De même, Anatomie de l’enfer représente la Femme plus qu’une femme.
Pour l’homme, elle est son unique femme (il est homosexuel), elle prend des
formes symboliques aussi bien dans l’image – picturalité d’odalisque du
corps alangui d’Amira Cassar – que dans le récit – qui s’articule autour du
sang des règles. Le sang n’est pas seulement un symbole, tout le récit
tourne autour de lui : sang du suicide dans la boîte de nuit, sexe de
l’homme qui ressort ensanglanté, et enfin la femme lui fait boire le sang
dilué. L’extrême composition des cadres, le jeu sur les symboles (le lit, la
cheminée, la croix), et la voix off qui ne cesse de généraliser, d’extraire
le sens allégorique, tout cela ne fait qu’accentuer le second degré du film.
Violence de l’allégorie : meurtre de l’image première
L’allégorie tue l’image représentée au profit d’une représentation plus
théorique, ce qui ne pose pas tellement problème en littérature : on détruit
le sens de mots pour leur en donner un autre, il n’y a pas de révolution
dans les mots eux-mêmes. Alors que le cinéma repose sur l’incarnation. Si
l’image n’a plus de sens, il ne reste plus qu’un écran noir et un discours
symbolique plaqué par-dessus. C’est ce qui explique la rareté – et la
difficulté – des films allégoriques.
Kim s’en sort en morcelant son récit allégorique en plusieurs petits récits
(les fameuses saisons) fondés sur des éléments extrêmement concrets, donc
visibles. Breillat, quant à elle, parle de la relation homme-femme à partir
de la relation sexuelle : ce sont deux corps qui sont donnés à voir et on
assiste pendant le film, comme l’écrit Walter Benjamin à propos de
Baudelaire, à la « destruction de l’organisme et du vivant, [à la]

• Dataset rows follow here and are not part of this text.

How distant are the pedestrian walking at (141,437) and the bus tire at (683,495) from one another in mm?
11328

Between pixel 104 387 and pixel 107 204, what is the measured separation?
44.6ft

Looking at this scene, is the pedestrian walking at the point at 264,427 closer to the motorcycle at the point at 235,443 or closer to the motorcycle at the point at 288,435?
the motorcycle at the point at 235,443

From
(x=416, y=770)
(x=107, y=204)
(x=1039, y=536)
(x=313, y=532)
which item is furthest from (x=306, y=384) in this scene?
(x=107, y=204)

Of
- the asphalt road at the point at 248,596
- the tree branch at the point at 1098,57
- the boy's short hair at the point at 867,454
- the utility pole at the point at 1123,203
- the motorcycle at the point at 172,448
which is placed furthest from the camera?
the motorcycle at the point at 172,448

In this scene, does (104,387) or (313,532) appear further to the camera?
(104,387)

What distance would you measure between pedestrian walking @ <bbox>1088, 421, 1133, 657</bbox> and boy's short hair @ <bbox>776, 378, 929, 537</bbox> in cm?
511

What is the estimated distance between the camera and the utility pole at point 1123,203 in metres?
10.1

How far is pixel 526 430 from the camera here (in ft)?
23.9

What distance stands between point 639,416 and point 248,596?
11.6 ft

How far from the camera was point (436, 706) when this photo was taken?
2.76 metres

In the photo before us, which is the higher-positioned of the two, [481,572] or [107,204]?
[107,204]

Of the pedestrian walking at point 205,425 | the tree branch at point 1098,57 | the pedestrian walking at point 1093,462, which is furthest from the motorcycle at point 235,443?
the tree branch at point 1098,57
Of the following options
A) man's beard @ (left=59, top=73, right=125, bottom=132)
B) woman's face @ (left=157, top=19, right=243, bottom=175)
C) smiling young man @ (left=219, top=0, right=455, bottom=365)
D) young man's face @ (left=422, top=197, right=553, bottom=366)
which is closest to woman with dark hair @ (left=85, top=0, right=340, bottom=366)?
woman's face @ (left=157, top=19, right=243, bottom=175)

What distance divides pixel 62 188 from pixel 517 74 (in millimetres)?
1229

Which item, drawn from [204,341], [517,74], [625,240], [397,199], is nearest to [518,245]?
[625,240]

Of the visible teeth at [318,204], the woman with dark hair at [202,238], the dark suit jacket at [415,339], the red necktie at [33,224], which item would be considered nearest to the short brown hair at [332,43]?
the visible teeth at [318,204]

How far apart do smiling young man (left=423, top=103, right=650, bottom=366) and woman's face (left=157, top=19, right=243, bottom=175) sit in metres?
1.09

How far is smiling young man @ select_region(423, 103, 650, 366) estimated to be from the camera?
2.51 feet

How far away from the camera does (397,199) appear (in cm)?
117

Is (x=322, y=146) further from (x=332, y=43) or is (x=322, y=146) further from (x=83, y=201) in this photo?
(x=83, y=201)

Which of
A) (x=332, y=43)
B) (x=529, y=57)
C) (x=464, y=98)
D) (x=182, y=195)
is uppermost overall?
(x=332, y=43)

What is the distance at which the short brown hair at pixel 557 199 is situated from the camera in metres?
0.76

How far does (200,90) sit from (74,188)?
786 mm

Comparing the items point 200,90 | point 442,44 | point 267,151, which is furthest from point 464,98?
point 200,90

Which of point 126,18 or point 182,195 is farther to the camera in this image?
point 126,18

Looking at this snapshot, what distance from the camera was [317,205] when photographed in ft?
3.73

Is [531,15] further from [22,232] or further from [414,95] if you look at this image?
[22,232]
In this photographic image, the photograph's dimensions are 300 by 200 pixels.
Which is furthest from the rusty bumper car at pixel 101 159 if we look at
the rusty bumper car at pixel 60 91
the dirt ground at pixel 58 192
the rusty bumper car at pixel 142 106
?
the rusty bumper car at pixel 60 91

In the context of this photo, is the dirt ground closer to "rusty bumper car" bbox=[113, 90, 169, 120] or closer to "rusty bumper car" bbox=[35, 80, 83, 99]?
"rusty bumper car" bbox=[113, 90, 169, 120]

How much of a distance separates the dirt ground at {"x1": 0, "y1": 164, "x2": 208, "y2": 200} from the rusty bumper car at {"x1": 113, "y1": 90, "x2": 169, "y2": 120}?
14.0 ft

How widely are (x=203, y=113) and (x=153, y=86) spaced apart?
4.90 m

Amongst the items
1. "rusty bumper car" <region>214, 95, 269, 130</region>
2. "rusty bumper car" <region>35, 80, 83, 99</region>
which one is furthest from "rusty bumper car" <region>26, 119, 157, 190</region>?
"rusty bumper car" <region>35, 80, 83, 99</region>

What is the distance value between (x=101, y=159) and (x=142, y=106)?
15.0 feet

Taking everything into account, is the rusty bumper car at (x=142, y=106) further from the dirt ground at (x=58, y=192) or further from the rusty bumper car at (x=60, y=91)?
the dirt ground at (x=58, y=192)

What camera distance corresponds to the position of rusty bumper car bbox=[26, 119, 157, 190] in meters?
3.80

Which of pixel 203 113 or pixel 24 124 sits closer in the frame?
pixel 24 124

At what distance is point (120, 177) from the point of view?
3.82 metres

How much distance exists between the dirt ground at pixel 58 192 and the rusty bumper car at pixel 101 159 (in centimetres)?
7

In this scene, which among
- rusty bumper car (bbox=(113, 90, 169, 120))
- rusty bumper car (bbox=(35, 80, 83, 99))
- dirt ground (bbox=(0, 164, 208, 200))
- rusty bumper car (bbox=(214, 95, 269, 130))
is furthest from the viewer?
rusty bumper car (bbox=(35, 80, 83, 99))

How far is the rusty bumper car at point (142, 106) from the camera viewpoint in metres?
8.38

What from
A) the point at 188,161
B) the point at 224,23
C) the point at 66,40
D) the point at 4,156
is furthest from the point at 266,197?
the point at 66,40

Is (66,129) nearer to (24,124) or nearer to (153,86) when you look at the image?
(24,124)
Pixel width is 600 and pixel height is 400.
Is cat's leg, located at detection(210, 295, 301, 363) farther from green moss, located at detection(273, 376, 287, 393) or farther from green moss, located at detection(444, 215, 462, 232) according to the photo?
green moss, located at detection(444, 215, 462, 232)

dissipation de l’illusion. ». En effet, Anatomie de l’enfer est le
récit d’une dissipation : la femme est comme une apparition au début du
film, et quand l’homme revient dans la chambre, celle-ci est délabrée, comme
s’il n’y avait jamais rien eu.
L’allégorie au cinéma est donc morbide. Elle est le meurtre du réel, du
présent, par un cinéaste. Printemps, été,… est empreint d’une grande
violence : la passion et le désir de l’été deviennent folie meurtrière à
l’automne. Le film nous dévoile à travers un espace restreint (un temple sur
un lac au milieu des montagnes) un monde de souffrance, comme Breillat qui
ne veut pas tant dire quelque chose des hommes et des femmes que traduire
l’impossibilité de cette relation en film. Le film allégorique devient le
récit d’un film impossible, rejeté hors champ.